→ Objective: What follows is a block of records; reproduce all of it verbatim.

→ Exercise input:
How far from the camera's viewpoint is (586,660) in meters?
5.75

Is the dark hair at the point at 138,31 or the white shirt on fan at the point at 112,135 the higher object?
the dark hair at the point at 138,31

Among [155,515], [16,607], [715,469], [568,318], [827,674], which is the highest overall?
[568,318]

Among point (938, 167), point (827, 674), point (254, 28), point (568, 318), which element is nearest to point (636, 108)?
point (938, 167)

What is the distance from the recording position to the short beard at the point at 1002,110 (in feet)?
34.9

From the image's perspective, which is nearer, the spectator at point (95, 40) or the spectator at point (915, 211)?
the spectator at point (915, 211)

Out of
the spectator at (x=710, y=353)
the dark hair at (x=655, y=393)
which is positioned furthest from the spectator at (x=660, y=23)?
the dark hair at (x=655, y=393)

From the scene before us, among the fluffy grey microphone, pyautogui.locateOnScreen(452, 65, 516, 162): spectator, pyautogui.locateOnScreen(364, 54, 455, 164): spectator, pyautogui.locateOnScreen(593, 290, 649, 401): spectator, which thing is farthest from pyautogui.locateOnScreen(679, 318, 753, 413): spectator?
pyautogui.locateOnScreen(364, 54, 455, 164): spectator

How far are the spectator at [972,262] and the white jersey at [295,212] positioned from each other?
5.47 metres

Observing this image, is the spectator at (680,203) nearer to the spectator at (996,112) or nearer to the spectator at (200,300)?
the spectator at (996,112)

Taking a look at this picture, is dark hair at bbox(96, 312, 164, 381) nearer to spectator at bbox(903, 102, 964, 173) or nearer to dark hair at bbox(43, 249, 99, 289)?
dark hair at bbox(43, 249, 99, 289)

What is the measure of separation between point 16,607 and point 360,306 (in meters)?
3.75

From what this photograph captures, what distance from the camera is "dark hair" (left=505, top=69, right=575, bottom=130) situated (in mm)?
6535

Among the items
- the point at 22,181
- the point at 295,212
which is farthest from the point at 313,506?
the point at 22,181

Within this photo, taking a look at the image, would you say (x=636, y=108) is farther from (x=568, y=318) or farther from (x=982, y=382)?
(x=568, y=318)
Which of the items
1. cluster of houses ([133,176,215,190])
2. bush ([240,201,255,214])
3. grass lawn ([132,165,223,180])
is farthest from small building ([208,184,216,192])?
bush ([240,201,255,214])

→ Exercise answer:
How far from the camera's viewpoint is (586,660) in meters?
5.75

Is the dark hair at the point at 138,31 or the white shirt on fan at the point at 112,135 the higher object?
the dark hair at the point at 138,31

Among [155,515], [16,607], [715,469], [568,318], [827,674], which is the highest overall?
[568,318]

Among point (938, 167), point (827, 674), point (254, 28), point (568, 318), which element is nearest to point (636, 108)?
point (938, 167)

What is the distance from the recording position to the short beard at the point at 1002,110 (in feet)?
34.9

From the image's perspective, which is nearer, the spectator at point (95, 40) or the spectator at point (915, 211)?
the spectator at point (915, 211)

Out of
the spectator at (x=710, y=353)
the dark hair at (x=655, y=393)
which is positioned furthest from the spectator at (x=660, y=23)?
the dark hair at (x=655, y=393)

From the scene before us, among the fluffy grey microphone, pyautogui.locateOnScreen(452, 65, 516, 162): spectator, pyautogui.locateOnScreen(364, 54, 455, 164): spectator, pyautogui.locateOnScreen(593, 290, 649, 401): spectator, which thing is farthest from pyautogui.locateOnScreen(679, 318, 753, 413): spectator?
pyautogui.locateOnScreen(364, 54, 455, 164): spectator

How far are the spectator at [972,262] and the white jersey at [295,212] positioned from each other?
5.47 metres

Observing this image, is the spectator at (680,203) nearer to the spectator at (996,112) or nearer to the spectator at (200,300)?
the spectator at (996,112)

Taking a look at this picture, is dark hair at bbox(96, 312, 164, 381) nearer to spectator at bbox(903, 102, 964, 173) or nearer to dark hair at bbox(43, 249, 99, 289)?
dark hair at bbox(43, 249, 99, 289)

What is the measure of separation between point 16,607 and point 360,306 (in meters)?
3.75

From what this photograph captures, what distance from the camera is "dark hair" (left=505, top=69, right=575, bottom=130) situated (in mm)?
6535

Among the items
- the point at 22,181
- the point at 295,212
which is farthest from the point at 313,506?
the point at 22,181

Within this photo, taking a look at the image, would you say (x=636, y=108) is farther from (x=568, y=318) or farther from (x=982, y=382)?
(x=568, y=318)
Which of the items
1. cluster of houses ([133,176,215,190])
2. bush ([240,201,255,214])
3. grass lawn ([132,165,223,180])
is farthest from small building ([208,184,216,192])?
bush ([240,201,255,214])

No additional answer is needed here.